● **What this task involves**
Copy out each of the lines below word for word, leaving out the pictures.

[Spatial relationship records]
----

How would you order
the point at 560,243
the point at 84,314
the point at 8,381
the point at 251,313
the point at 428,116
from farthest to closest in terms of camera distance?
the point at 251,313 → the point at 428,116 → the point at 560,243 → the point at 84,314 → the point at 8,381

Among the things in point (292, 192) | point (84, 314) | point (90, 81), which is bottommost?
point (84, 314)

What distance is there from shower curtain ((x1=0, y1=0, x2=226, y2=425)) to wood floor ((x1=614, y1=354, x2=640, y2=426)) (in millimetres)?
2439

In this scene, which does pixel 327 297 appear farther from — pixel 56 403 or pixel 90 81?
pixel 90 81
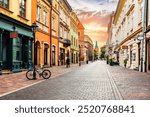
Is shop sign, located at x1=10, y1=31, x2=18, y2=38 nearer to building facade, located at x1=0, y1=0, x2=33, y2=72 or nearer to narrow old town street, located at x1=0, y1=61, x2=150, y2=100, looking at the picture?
building facade, located at x1=0, y1=0, x2=33, y2=72

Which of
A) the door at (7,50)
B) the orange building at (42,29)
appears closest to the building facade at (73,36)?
the orange building at (42,29)

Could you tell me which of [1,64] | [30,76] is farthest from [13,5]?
[30,76]

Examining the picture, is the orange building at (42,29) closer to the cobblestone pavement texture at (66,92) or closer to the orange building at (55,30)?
the orange building at (55,30)

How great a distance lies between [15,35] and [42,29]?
10.6m

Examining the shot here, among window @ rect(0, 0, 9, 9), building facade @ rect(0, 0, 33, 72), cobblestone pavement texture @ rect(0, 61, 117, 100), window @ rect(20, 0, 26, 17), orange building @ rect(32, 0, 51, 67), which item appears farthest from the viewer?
orange building @ rect(32, 0, 51, 67)

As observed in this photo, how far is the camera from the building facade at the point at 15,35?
19734mm

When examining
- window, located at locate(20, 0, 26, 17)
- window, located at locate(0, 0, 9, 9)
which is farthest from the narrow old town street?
window, located at locate(20, 0, 26, 17)

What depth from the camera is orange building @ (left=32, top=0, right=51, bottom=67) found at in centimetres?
2792

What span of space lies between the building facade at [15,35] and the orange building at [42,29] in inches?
85.8

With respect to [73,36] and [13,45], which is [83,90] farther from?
[73,36]

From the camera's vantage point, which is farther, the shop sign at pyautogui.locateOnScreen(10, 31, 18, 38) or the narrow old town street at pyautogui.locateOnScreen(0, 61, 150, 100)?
the shop sign at pyautogui.locateOnScreen(10, 31, 18, 38)

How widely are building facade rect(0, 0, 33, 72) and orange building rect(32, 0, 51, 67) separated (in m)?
2.18

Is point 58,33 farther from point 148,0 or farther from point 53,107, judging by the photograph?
point 53,107

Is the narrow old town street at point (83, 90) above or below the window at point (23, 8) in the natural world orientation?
below
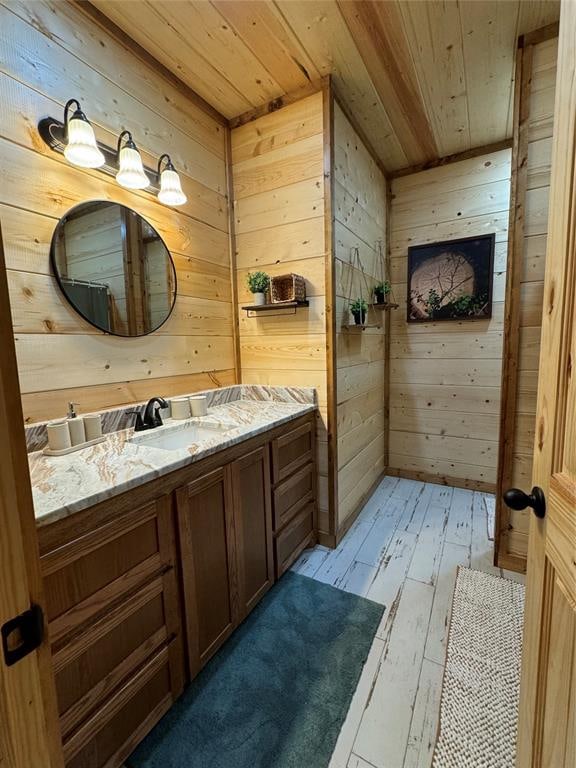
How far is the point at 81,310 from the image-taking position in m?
1.45

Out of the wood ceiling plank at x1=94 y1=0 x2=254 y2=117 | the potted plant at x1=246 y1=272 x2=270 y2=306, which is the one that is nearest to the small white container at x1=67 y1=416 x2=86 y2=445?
the potted plant at x1=246 y1=272 x2=270 y2=306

----

● **Output below**
How would you order
the point at 560,243
the point at 84,314
the point at 8,381
the point at 251,313
the point at 428,116
from farthest to closest in terms of camera distance?
the point at 251,313 → the point at 428,116 → the point at 560,243 → the point at 84,314 → the point at 8,381

Among the things in point (292, 192) | point (84, 314) | point (90, 81), which is bottommost?
point (84, 314)

What distance is there from shower curtain ((x1=0, y1=0, x2=226, y2=425)) to wood floor ((x1=614, y1=354, x2=640, y2=426)) (in millimetres)?
2439

In this scene, which does pixel 327 297 appear farther from — pixel 56 403 or pixel 90 81?
pixel 90 81
Is shop sign, located at x1=10, y1=31, x2=18, y2=38 nearer to building facade, located at x1=0, y1=0, x2=33, y2=72 or nearer to narrow old town street, located at x1=0, y1=61, x2=150, y2=100, looking at the picture?
building facade, located at x1=0, y1=0, x2=33, y2=72

Which of
A) the door at (7,50)
B) the orange building at (42,29)
appears closest to the building facade at (73,36)?
the orange building at (42,29)

Could you tell me which of [1,64] | [30,76] is farthest from [13,5]?
[30,76]

Examining the picture, is the orange building at (42,29) closer to the cobblestone pavement texture at (66,92) or closer to the orange building at (55,30)?
the orange building at (55,30)

How great a distance lies between [15,35] and [42,29]?
10.6m

Examining the shot here, among window @ rect(0, 0, 9, 9), building facade @ rect(0, 0, 33, 72), cobblestone pavement texture @ rect(0, 61, 117, 100), window @ rect(20, 0, 26, 17), orange building @ rect(32, 0, 51, 67), which item appears farthest from the viewer?
orange building @ rect(32, 0, 51, 67)

As observed in this photo, how far is the camera from the building facade at the point at 15,35?
19734mm

When examining
- window, located at locate(20, 0, 26, 17)
- window, located at locate(0, 0, 9, 9)
which is farthest from the narrow old town street?
window, located at locate(20, 0, 26, 17)

What depth from the camera is orange building @ (left=32, top=0, right=51, bottom=67) found at in centimetres?
2792

What span of space lies between the building facade at [15,35] and the orange building at [42,29] in inches?
85.8

With respect to [73,36] and [13,45], which is [83,90] farther from?
[73,36]

From the camera's vantage point, which is farther, the shop sign at pyautogui.locateOnScreen(10, 31, 18, 38) or the narrow old town street at pyautogui.locateOnScreen(0, 61, 150, 100)?
the shop sign at pyautogui.locateOnScreen(10, 31, 18, 38)

How widely are building facade rect(0, 0, 33, 72) and orange building rect(32, 0, 51, 67) separated (in m)?
2.18

Is point 58,33 farther from point 148,0 or farther from point 53,107, judging by the photograph?
point 53,107

Is the narrow old town street at point (83, 90) above or below the window at point (23, 8) in the natural world orientation?
below
How far is the point at 81,310 from the image-taking position in m?
1.45

Out of the wood ceiling plank at x1=94 y1=0 x2=254 y2=117 | the potted plant at x1=246 y1=272 x2=270 y2=306, which is the one that is nearest to the small white container at x1=67 y1=416 x2=86 y2=445?
the potted plant at x1=246 y1=272 x2=270 y2=306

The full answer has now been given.